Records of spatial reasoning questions
begin
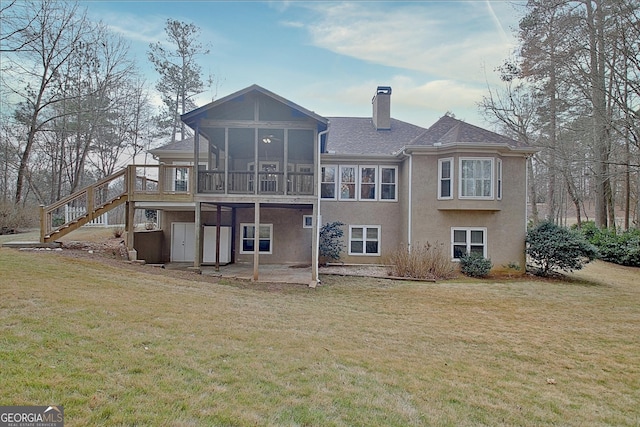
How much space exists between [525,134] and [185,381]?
26857 millimetres

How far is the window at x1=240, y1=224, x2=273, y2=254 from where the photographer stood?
16094mm

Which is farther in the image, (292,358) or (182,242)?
(182,242)

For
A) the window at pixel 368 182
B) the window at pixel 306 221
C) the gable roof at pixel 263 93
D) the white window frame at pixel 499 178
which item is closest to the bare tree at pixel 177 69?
the window at pixel 306 221

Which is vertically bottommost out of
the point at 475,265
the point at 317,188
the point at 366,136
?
the point at 475,265

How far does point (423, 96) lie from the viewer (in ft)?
80.1

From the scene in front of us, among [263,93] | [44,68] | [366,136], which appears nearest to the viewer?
[263,93]

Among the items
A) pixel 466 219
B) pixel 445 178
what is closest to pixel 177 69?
pixel 445 178

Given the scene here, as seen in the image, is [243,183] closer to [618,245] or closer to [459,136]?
[459,136]

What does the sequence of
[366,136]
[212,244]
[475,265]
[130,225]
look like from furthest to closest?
[366,136]
[212,244]
[475,265]
[130,225]

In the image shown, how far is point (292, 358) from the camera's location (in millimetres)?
4570

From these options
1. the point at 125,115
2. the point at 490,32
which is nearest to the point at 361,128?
the point at 490,32

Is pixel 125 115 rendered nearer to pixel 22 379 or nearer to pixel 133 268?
pixel 133 268

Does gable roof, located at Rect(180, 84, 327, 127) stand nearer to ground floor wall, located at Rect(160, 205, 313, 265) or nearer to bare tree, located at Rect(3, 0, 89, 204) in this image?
ground floor wall, located at Rect(160, 205, 313, 265)

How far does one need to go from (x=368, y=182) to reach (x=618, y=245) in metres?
14.3
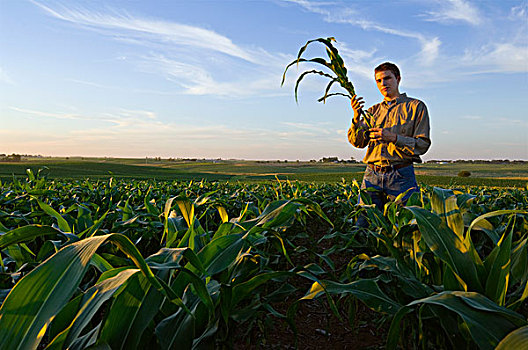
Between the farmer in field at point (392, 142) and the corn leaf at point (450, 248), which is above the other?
the farmer in field at point (392, 142)

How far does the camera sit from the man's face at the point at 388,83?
3.81 meters

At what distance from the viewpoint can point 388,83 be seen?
3.82 metres

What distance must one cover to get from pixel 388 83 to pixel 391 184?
1.10 metres

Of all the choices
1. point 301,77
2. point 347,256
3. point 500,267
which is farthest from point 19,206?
point 500,267

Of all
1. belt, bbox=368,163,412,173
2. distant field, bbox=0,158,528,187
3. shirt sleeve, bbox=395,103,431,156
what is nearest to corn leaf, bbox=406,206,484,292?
shirt sleeve, bbox=395,103,431,156

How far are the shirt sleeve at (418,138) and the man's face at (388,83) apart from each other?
0.32m

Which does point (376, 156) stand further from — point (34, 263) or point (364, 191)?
point (34, 263)

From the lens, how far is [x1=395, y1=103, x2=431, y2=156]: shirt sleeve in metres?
3.56

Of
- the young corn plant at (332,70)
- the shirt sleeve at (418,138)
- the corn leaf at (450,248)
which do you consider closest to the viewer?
the corn leaf at (450,248)

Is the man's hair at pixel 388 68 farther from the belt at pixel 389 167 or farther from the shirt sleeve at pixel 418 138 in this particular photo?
the belt at pixel 389 167

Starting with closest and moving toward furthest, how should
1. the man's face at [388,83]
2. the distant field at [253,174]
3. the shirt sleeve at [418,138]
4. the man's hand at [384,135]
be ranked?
the man's hand at [384,135] → the shirt sleeve at [418,138] → the man's face at [388,83] → the distant field at [253,174]

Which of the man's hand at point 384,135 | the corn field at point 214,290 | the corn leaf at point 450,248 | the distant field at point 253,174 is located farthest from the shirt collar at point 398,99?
the distant field at point 253,174

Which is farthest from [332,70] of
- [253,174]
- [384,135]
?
[253,174]

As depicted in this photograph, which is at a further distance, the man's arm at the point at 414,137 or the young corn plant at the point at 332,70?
the man's arm at the point at 414,137
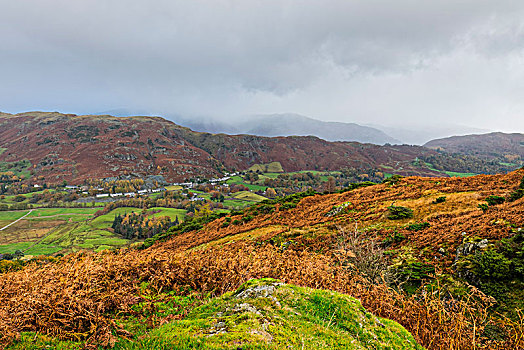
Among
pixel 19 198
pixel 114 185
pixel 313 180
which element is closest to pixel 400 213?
pixel 313 180

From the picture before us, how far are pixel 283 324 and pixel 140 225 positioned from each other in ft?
355

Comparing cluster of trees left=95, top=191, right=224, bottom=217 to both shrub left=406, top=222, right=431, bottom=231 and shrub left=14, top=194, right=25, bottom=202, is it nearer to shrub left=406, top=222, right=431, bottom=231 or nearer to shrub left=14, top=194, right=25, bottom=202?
shrub left=14, top=194, right=25, bottom=202

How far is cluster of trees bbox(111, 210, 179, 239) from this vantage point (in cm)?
8769

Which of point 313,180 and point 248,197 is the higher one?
point 313,180

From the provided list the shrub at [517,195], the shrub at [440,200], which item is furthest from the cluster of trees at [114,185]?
the shrub at [517,195]

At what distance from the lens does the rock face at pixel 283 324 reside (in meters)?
2.53

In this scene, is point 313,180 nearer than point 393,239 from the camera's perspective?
No

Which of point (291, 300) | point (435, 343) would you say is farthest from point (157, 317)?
point (435, 343)

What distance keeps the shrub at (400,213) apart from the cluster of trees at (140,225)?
3321 inches

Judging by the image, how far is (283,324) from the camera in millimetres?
2988

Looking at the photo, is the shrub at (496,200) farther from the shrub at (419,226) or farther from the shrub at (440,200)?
the shrub at (419,226)

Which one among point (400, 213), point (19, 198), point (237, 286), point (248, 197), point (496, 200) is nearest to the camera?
point (237, 286)

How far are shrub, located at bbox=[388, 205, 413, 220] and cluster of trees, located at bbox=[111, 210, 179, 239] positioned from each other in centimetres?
8436

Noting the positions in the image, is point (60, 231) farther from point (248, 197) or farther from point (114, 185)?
point (248, 197)
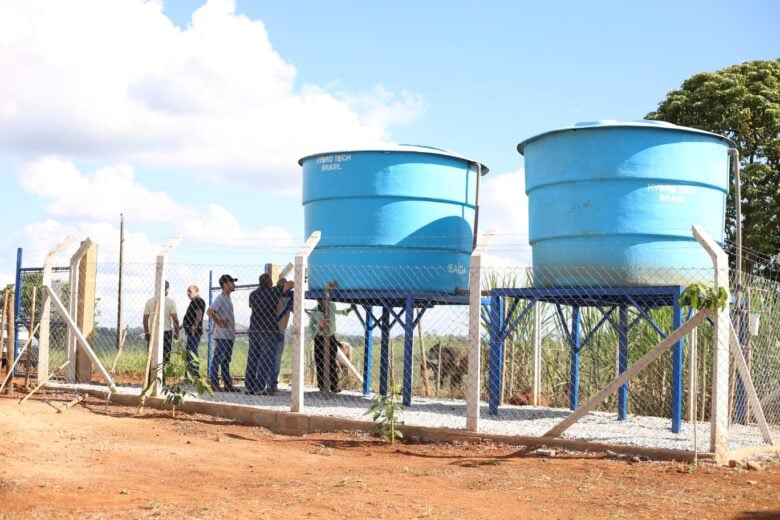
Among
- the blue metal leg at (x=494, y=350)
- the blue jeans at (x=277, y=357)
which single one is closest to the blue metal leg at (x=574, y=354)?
the blue metal leg at (x=494, y=350)

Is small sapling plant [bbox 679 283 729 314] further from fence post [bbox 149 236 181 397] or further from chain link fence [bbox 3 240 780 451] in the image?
fence post [bbox 149 236 181 397]

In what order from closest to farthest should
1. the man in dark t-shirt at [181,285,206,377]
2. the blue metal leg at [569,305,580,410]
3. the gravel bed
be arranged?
the gravel bed
the blue metal leg at [569,305,580,410]
the man in dark t-shirt at [181,285,206,377]

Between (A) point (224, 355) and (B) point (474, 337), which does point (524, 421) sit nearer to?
(B) point (474, 337)

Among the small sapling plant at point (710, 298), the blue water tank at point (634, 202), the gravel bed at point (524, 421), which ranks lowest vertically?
the gravel bed at point (524, 421)

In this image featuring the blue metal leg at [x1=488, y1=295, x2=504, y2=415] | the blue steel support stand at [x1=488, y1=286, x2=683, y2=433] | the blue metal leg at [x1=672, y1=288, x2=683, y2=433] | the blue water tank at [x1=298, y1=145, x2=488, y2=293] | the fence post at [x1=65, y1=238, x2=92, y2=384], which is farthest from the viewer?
the fence post at [x1=65, y1=238, x2=92, y2=384]

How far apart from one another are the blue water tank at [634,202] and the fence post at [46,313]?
7857mm

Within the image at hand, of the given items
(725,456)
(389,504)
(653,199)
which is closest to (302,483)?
(389,504)

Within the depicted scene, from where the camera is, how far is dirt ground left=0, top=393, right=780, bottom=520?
6.54 m

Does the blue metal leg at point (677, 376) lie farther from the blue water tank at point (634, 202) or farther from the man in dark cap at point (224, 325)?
the man in dark cap at point (224, 325)

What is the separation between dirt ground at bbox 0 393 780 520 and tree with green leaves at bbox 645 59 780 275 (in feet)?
40.9

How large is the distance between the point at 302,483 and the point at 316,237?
447 cm

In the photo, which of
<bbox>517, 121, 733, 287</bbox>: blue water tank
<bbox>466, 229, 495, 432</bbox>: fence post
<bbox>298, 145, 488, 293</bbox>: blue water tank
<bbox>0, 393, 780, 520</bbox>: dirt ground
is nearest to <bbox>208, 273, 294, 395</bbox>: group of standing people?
<bbox>298, 145, 488, 293</bbox>: blue water tank

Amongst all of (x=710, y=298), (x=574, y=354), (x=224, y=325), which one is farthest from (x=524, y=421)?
(x=224, y=325)

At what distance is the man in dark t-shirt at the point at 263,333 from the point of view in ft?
44.9
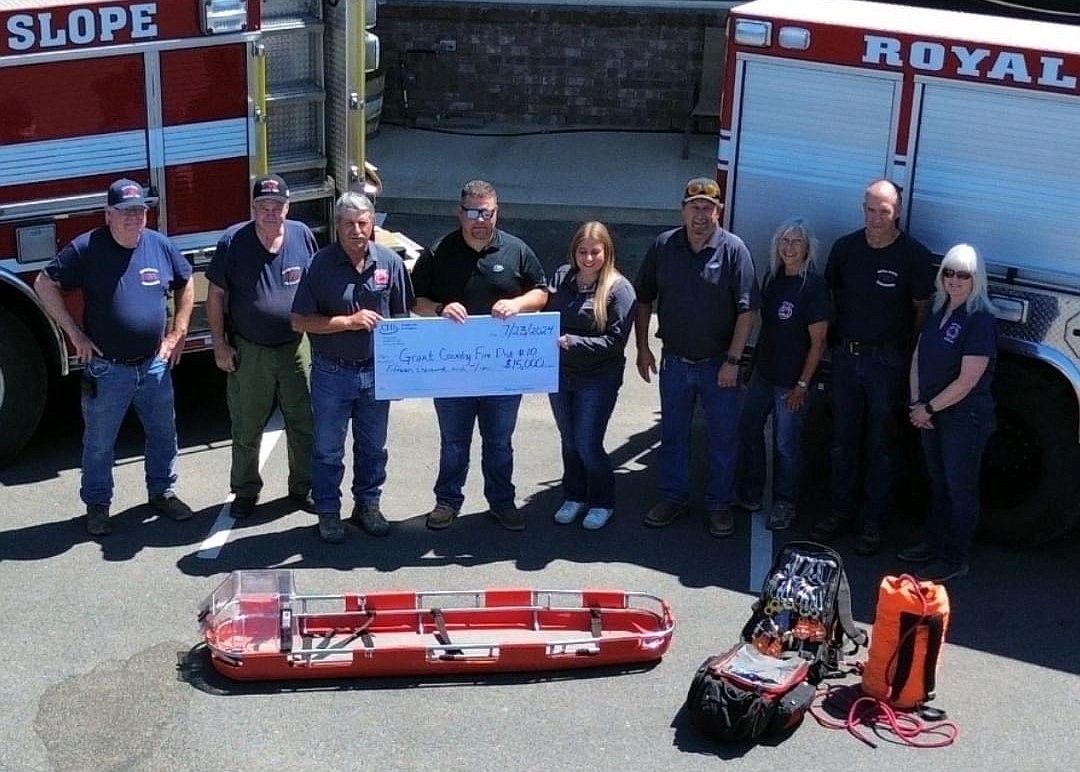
end
**What needs to be done:**
Please reproduce the stretch from the line containing "Amongst all of" through the end of the records, leaving out the pictures. Keep the requests unchanged, but shift every number in the answers (the coordinates and the distance in feet) up by 70.

**Written answer:**
Amongst all of (x=710, y=298), (x=574, y=354), (x=224, y=325), which one is farthest from (x=524, y=421)?
(x=294, y=395)

At what distance is the man in dark t-shirt at the point at 263,333 from the point of view in ft?
114.9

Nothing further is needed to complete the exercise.